Moments of Real-Time Systems with Shortage of Maintenance Teams

Edward Ianovsky*,** and Joseph Kreimer*

*Department of Industrial Engineering and Management, Ben-Gurion University of

the Negev, P.O.Box 653, Beer-Sheva 84105, Israel.

E.mail: ; Fax: 972-8-6472958.

**Rothman School of Business Administration, University of Toronto

Summary

We consider a real-time monitoring system with a large number of homogeneous servers (such as unmanned air vehicles, machine controllers, overhearing devices, etc.), several heterogeneous channels (such as surveillance regions, assembly line, , communications lines, etc.) and shortage of maintenance teams working under maximum load regime. The distinguishing feature of real-time systems is their attempt to achieve both logical and temporal correctness of operations. We show how to compute the moment generating function of these systems in a steady state, their moments and discuss the rate of convergence.

Keywords: moments, moment generating function, rate of convergence, real-time system.

1. INTRODUCTION

Real-time systems(RTS) are responsible for operations management of very sensitive structures, particularly those in which failures to satisfy timing constraints can lead to extremely serious consequences.

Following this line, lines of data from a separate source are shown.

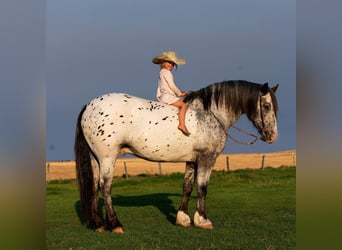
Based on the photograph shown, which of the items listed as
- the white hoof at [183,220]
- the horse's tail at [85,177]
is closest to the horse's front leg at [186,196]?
the white hoof at [183,220]

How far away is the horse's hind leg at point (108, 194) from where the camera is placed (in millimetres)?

An operation is temporally correct if it finishes within a specified time frame. In these systems, tasks have timing constraints that must be satisfied for correct operation. Real-time applications, such as homeland security, military intelligence, avionics, and industrial process control, impose strict timing requirements.

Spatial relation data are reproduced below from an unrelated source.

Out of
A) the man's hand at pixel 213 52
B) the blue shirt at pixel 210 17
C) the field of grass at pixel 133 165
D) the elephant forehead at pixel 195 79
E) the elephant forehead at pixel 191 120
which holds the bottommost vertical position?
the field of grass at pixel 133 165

Various RTS have been treated by different scientific communities.

Liu and Layland [22] performed combinatorial analysis for multiprogram scheduling on a single processor in a hard real-time environment. Interesting modification for dynamic priority algorithm proposed by Litoiu and Tadei [21] deals with RTS allowing fuzzy due dates.

Dhall and Liu [2] solved the problem of specifying an optimal order in which the requests of periodic real-time jobs are to be executed by a multiprocessor computing system, with the purpose to minimize the number of processors.

A number of authors dealt with real-time Flexible Manufacturing Systems (FMS): Chakravarty and Balakrishnan [1], Tawegoum et al [25], etc.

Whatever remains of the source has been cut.